- _ARTICLE_
** Start **

Since 1984, the Soviet leadership had been increasingly anxious about Reagan’s dream, and Reagan gave them plenty to worry about. In his second inaugural speech in early 1985, Reagan offered a high-flying description of his program, calling it a global shield to make nuclear weapons obsolete. “I have approved a research program to find, if we can, a security shield that will destroy nuclear missiles before they reach their target,” he said. “It wouldn’t kill people. It would destroy weapons. It wouldn’t militarize space, it would help demilitarize the arsenals of the Earth. It would render nuclear weapons obsolete.”
In Moscow, the KGB made its highest priority gathering intelligence about “American policy on the militarization of space.” That was the title of a ten-page directive issued three and a half weeks after Reagan’s inaugural speech. Soviet spies were ordered to gather intelligence on all the American programs that might deploy systems in space for nuclear and conventional war. They were asked to watch the use of the American space shuttle for deploying weapons in space, the U.S. effort to build an anti-satellite weapon; and they were given extensive tasks to spy on the Strategic Defense Initiative. Woven into the KGB’s instructions were details already plucked from newspapers about Reagan’s program, such as the budget sums and the broad direction, along with ample doses of fear and skepticism about the unknowns. Perhaps Reagan’s program would never work? Perhaps there was a hidden purpose? The KGB was “very anxious to know,” the instruction said, precisely what were the Reagan administration’s plans, how they were evolving, and the “targets, dates and expected financial outlay.” The KGB wanted to know what technical results were achieved in tests, whether it was possible to shoot down a missile using “kinetic weapons,” such as hitting it with another missile or solid object. And what were Reagan’s intentions for negotiating? Was Star Wars really a “large-scale disinformation operation” designed to force the Soviet negotiators into making concessions?35
An avalanche of intelligence reporting began to flow to Moscow, and stacks of it crossed Katayev’s desk. He observed that the spies were lazy and passive; they often simply sent along press clippings as intelligence. What the agents and Soviet military analysts feared the most, Katayev realized, was to underestimate the seriousness of the threat, so they overestimated it. No one could honestly declare that Star Wars would not work, so they reported that it might. The spies flooded the system with reports of the threat; before long, the military-industrial complex geared up to counter the threat. Starting in 1985 and continuing through the decade, Katayev recalled that about ten cables a day came through his offices in the Central Committee on political-military and technical issues. Of them, 30–40 percent dealt with Star Wars and missile defense. Katayev wondered if the Americans were deliberately trying to choke Moscow with fear by leaking a flood of information.36 In the two years since Reagan’s announcement, the Strategic Defense Initiative was not even close to blueprints—it was still little more than a dream—but it had grabbed the attention of the Soviet leadership.

** End **

- _STATED TASK_
Please resume the account above of Soviet fears about Reagan's Star Wars program, starting after its final sentence.

- _Spatial question entries_
** Start **

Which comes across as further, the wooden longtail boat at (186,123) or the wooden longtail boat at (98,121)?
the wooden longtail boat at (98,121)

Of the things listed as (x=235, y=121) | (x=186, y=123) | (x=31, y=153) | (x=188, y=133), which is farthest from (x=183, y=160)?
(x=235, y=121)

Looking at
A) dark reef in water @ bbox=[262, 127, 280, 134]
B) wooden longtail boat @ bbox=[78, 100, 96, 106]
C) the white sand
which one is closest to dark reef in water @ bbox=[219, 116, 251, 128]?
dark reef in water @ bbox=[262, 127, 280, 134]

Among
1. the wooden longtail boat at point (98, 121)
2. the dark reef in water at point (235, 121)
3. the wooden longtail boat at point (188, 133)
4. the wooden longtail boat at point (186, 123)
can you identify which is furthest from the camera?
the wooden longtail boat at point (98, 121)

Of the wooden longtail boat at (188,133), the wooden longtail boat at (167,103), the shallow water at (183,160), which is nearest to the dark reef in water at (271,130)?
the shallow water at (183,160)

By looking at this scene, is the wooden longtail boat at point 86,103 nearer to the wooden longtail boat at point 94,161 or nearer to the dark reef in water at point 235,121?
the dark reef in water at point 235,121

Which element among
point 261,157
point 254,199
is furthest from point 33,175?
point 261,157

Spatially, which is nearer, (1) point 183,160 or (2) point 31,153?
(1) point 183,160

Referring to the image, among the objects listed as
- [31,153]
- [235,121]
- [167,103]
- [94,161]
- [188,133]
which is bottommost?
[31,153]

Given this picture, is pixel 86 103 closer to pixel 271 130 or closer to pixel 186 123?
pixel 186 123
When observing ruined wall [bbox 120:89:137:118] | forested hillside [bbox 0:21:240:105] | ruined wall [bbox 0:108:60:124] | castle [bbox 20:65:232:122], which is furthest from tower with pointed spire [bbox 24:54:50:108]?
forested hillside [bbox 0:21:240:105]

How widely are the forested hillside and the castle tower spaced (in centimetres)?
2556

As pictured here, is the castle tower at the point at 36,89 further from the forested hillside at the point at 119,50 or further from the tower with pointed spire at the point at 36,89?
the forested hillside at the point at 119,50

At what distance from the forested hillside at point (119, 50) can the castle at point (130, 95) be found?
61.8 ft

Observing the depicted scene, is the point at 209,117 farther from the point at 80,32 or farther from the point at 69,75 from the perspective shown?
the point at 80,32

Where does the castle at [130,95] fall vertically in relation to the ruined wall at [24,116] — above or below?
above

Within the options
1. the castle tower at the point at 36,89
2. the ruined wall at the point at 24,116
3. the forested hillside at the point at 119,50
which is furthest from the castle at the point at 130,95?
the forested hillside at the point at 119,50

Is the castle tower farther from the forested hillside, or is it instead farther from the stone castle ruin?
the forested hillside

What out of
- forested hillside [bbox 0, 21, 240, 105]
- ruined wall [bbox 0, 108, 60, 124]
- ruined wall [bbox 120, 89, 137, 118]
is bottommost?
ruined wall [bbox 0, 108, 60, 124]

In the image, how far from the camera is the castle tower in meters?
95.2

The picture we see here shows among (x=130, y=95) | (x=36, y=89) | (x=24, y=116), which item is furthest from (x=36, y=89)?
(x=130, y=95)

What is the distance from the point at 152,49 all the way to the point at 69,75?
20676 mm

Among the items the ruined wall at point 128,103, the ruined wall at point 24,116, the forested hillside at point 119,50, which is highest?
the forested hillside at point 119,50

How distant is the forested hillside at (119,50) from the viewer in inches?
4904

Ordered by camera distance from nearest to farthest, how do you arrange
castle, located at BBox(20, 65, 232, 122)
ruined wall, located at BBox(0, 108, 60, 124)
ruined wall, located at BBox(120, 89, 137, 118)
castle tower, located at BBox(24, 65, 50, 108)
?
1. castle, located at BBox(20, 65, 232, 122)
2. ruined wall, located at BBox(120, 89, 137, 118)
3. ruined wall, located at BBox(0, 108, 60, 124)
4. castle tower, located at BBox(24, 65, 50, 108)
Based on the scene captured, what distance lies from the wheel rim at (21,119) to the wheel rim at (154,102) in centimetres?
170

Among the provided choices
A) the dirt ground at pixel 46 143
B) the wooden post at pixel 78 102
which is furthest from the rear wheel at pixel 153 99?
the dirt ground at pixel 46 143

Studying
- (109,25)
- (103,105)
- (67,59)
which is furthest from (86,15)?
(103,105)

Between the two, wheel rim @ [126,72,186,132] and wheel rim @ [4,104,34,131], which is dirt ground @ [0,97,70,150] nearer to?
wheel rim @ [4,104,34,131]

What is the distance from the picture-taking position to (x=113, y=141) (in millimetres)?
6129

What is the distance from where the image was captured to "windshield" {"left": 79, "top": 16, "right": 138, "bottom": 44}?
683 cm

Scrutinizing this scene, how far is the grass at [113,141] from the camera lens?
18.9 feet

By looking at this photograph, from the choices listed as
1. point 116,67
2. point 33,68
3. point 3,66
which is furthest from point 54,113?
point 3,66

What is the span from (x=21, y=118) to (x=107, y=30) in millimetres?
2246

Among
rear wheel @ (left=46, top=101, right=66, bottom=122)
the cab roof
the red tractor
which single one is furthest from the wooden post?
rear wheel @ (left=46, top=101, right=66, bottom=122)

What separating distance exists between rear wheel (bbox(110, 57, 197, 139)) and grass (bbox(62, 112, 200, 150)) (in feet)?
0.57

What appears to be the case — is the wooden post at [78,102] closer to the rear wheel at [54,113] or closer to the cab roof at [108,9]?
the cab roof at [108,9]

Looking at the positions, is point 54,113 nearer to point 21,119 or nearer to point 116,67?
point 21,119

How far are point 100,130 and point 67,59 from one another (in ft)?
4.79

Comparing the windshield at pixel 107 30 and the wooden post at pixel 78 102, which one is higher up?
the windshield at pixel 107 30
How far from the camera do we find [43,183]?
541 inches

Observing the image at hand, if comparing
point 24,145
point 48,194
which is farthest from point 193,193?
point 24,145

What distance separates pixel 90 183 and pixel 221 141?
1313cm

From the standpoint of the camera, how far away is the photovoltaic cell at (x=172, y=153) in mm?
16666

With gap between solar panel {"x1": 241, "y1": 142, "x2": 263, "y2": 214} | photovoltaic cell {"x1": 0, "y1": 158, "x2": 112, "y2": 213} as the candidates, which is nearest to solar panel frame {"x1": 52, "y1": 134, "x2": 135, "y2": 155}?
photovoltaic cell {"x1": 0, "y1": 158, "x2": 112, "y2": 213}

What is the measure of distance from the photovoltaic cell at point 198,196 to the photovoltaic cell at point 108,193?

** End **

- _RESULT_
To build a Soviet Star Wars would mean enormous, lucrative new subsidies for work at the design bureaus, institutes and defense factories. Many of these designers and workers already enjoyed better living conditions than the general population. It was, Katayev recalled, like a hunting dog sensing a new quarry. By summer of 1985, the weapons chiefs pulled together a comprehensive plan for a Soviet missile defense system. According to Katayev’s notebooks and papers, there were two major umbrella programs, each of which included a sprawling array of separate projects ranging from fundamental exploratory research to building equipment ready for flight tests. The two umbrella programs had code names. The first was “D-20,” which included research on ground-based missile defenses and was assigned to the Ministry of Radio Industry, which traditionally had worked on early warning, command and control and the Moscow anti-ballistic missile system. The second was “SK-1000,” a product of the design bureaus of the Ministry of General Machine Building, which oversaw missile and space-related research, development and production.
Katayev calculated that altogether the programs would have involved 137 projects in the opytno-konstruktorskie raboty phase, or design and testing; 34 projects in nauchno-issledovatelskiye raboty, or scientific research; and 115 in fundamental science. The estimates of the costs ran into the tens of billions of rubles, enough to keep the design bureaus working full tilt into the late 1980s. Given obscure code names such as Fundament-4 and Integral-3, Onega E, Spiral, Saturn, Kontakt, Echelon and Skif, the programs went on for pages and pages in Katayev’s notebooks. Most of the proposals brought to the Kremlin that summer were intended to produce initial results in 1987–1988; Katayev kept track of goals and targets through 1990.37
For all the imposing scope and cost, the grand package concealed deep cracks in the system. Some of the programs, started years earlier, lacked results or purpose, or were starved for resources. Some of them were nearly abandoned or obsolete, hoping for a rebirth. SK-1000 included virtually all the space launcher and satellite programs that were underway in the Soviet Union at that time.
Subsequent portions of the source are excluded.